◆ **Kutipan Teks**
═══

Ilustrasi - gizmag.com
Pasca Fed Rate Naik
Setelah tertunda, pada pertemuan FOMC (Federal Open Market Committee) 16 Desember 2015 memutuskan kenaikan Fed Rate 25 basis poin. Rangkaian kenaikan Fed Rate akan berlanjut hingga Triwulan-4 2016.
Pasca krisis finansial di US 2007-2008, hampir USD 3 triliun disuntik The Fed melalui kebijakan LSAP (Large Scale Assets Purchases) atau dikenal sebagai Quantitative sejak Desember 2007 hingga November 2013. Dengan kebijakan LSAP tersebut diharapkan perekonomian US pulih dan tenaga kerja dapat terserap. Diharapkan QE akan berdampak inflasi agar dapat mendorong pertumbuhan dunia usaha. Pada kenyataannya dalam 2 (dua) tahun terakhir, pertumbuhan pendapatan tenaga kerja US berada pada kisaran 2%-2,5% dengan trend turun (Lihat : Average Hourly Earnings of All Employees: Total Private).
Kondisi dari beberapa indikator jelang dan pasca kenaikan Fed Rate antara lain (1) Indek Harga Konsumen US stagnan dan inflasi yang diharapkan tidak terjadi sehingga pertumbuhan usaha juga stagnan; (2) Dolar Amerika semakin menguat terhadap "Major Currency" (mata uang mitra dagang utama US) dan "Broad Currency" (mata uang mitra dagang lainnya). Posisi Strong USD ini akan semakin menekan ekspor produk US di pasar global dan kembali menekan korporasi US; (3) Harga emas anjlok dan diprakirakan akan terus turun harganya. Memang terlalu dini untuk menilai dampak kenaikan Fed Rate hanya dalam waktu 2 (dua) hari.
Deflasi dan Tekanan Utang
Dalam kondisi pertumbuhan perekonomian global masih dalam tekanan, sulit berharap terjadi perubahan dalam waktu singkat. Perekonomian China masih melakukan transisi dari investasi dan produksi sebagai motor penggerak menuju peningkatan sektor konsumsi. Europe Area masih berupaya memulihkan pada beberapa anggotanya seperti Yunani, Portugal, Ukraina; sementara program Quantitative Easing masih belum memberikan dampak pertumbuhan. Kondisi perekonomian US yang kelihatan kuat dan stabil tetapi menghadapi ancaman pertumbuhan akibat ekspornya yang menurun.

═══

◆ **Tujuan 1**
Apakah setiap pernyataan ini sesuai dengan teks tentang kenaikan Fed Rate: (a) FOMC pada 16 Desember 2015 memutuskan kenaikan Fed Rate sebesar 50 basis poin; (b) kebijakan LSAP berlangsung dari Desember 2007 sampai November 2013; (c) harga emas diprakirakan akan naik setelah kenaikan Fed Rate? Jawab ya atau tidak untuk masing-masing, lalu sertakan kutipan persis kata-kata penentunya dari teks.
◆ **Tujuan 2**
Salin persis bagian teks tentang kenaikan Fed Rate, mulai dari "Kondisi dari beberapa" sampai "2 (dua) hari.".
◆ **Tujuan 3**
Tuliskan bagian berikutnya dari teks tentang kenaikan Fed Rate, dimulai sesudah kalimat terakhir yang tercantum.
Item-item ini diambil dari sumber yang berbeda.

◆ **Item yang Disediakan**
═══

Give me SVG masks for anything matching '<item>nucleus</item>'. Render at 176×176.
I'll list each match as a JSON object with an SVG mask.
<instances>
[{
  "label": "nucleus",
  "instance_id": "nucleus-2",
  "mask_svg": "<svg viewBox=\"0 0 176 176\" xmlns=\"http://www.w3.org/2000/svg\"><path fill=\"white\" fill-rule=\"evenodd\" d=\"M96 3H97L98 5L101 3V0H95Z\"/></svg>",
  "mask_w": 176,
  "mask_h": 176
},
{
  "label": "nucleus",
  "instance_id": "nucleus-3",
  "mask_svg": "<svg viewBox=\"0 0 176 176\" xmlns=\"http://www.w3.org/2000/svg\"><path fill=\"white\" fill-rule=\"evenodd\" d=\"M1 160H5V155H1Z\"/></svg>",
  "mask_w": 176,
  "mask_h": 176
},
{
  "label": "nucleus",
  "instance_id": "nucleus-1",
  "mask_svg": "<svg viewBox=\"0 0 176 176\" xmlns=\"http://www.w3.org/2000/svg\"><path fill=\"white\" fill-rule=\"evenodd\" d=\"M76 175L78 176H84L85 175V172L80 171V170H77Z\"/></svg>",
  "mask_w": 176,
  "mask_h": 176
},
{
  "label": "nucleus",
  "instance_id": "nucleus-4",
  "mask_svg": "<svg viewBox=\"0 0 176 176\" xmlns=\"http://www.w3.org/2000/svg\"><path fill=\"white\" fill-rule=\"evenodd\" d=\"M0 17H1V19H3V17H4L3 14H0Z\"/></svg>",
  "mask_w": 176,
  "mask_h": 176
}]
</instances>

═══

◆ **Hasil Latihan 1**
(a) Tidak: "memutuskan kenaikan Fed Rate 25 basis poin"
(b) Ya: "sejak Desember 2007 hingga November 2013"
(c) Tidak: "Harga emas anjlok dan diprakirakan akan terus turun harganya"

◆ **Hasil Latihan 2**
Kondisi dari beberapa indikator jelang dan pasca kenaikan Fed Rate antara lain (1) Indek Harga Konsumen US stagnan dan inflasi yang diharapkan tidak terjadi sehingga pertumbuhan usaha juga stagnan; (2) Dolar Amerika semakin menguat terhadap "Major Currency" (mata uang mitra dagang utama US) dan "Broad Currency" (mata uang mitra dagang lainnya). Posisi Strong USD ini akan semakin menekan ekspor produk US di pasar global dan kembali menekan korporasi US; (3) Harga emas anjlok dan diprakirakan akan terus turun harganya. Memang terlalu dini untuk menilai dampak kenaikan Fed Rate hanya dalam waktu 2 (dua) hari.

◆ **Hasil Latihan 3**
China, Europe Area, dan US ketiganya merupakan pasar utama, dengan total GDP (Gross Domestic Product) sekitar 60% dari total GDP global, diharapkan dapat menarik pertumbuhan perekonomian negara "non developed" (bukan negara maju). Negara yang mengandalkan komoditas dan energi (minyak bumi dan batubara), dengan trend indeks harganya terus tertekan, mengalami penurunan penerimaan.Â
Sementara pada sisi lain, pinjaman yang dilakukan dalam foreign exchange terutama USD, jumlahnya semakin bertambah akibat penguatan USD. Kondisi pertambahan pinjaman akibat USD yang makin kuat dan penurunan penerimaan akibat deflasi komoditas membuat perekonomian negara semakin tertekan dan masuk dalam perangkap utang. Kondisi ini kembali menekan selanjutnya berdampak pada penurunan demand terhadap produk China, USA, dan Europe Area. (Lihat : Negara Paling Berisiko Atas Kenaikan Suku Bunga The Fed).
Gejolak Nilai Tukar
Dalam persaingan pada perdagangan global, sebutan "currency wars" atau manipulasi nilai tukar dipahami sebagai strategi untuk dapat bersaing. Akibatnya, sering terjadi devaluasi nilai tukar mata uang suatu negara terhadap mata uang kuat (USD, Euro, JPY). Tetapi pada situasi lain, penurunan harga emas menyebabkan para "investor" mengalihkan investasi ke pasar forex. Hal yang serupa juga terjadi pada pasar komoditas akibat deflasi berkepanjangan.
Dengan demikian pasar forex semakin rentan terhadap unsur sentimen dan spekulasi yang berujung pada gejolak yang tidak rasional. Contoh saat terjadi apresiasi sekitar 8,5% nilai tukar Rupiah terhadap Dolar Amerika pada awal Oktober 2015.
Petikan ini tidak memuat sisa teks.